Raphael hat folgendes geschrieben:
Diesen Gedankengang kann ich nicht nachvollziehen. Davon ausgehend, dass gemäß dem Gleichbehandlungsgebot niemand ohne sachlich zwingenden Grund besser oder schlechter gestellt werden darf als ein anderer, stellt es in der Tat eine Privilegierung dar, wenn jemand eine Pflicht, die ansonsten alle trifft, nicht erfüllen muss. Ich halte es für fragwürdig, in der Religionsfreiheit eine akzeptable Grundlage solcher Besserstellung zu sehen. Das Recht auf freie Entfaltung der Persönlichkeit hindert schließlich auch nicht, denjenigen, der aus anderen als religiösen Gründen -aus welchen auch immer- sich nicht der Pflicht zum unverhüllten Passfoto unterwerfen möchte, zur Befolgung besagter Verpflichtung zu zwingen. Weshalb gerade das religiöse Bekenntnis pflichtbefreiende Wirkung ausüben soll und andere, vom Betroffenen als nicht weniger wertvoll angesehene Sachverhalte nicht, leuchtet mir nicht ein.

> **Arbeitsanweisungen**
**1)** Welcher Pflicht möchte sich laut dem zitierten Text jemand aus anderen als religiösen Gründen nicht unterwerfen?
**2)** Fasse den zitierten Text in zwei Sätzen zusammen.

> **Erfasste Angaben**
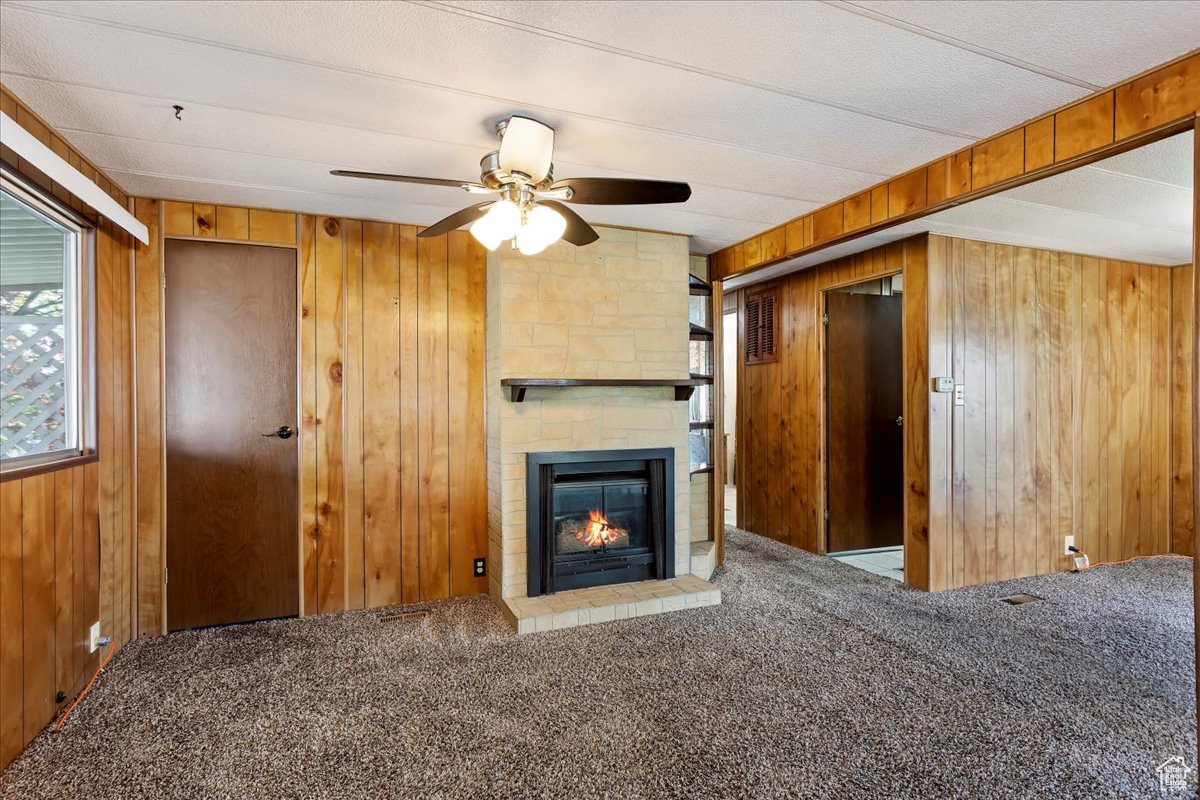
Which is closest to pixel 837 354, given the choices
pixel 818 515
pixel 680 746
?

> **Antworten je Aufgabe**
**1)** Der Pflicht zum unverhüllten Passfoto.

**2)** Der Text sieht es als Privilegierung, wenn jemand eine Pflicht, die sonst alle trifft, nicht erfüllen muss, und hält die Religionsfreiheit für eine fragwürdige Grundlage einer solchen Besserstellung. Es leuchtet ihm nicht ein, weshalb gerade das religiöse Bekenntnis von einer Pflicht befreien soll, andere vom Betroffenen als nicht weniger wertvoll angesehene Sachverhalte aber nicht.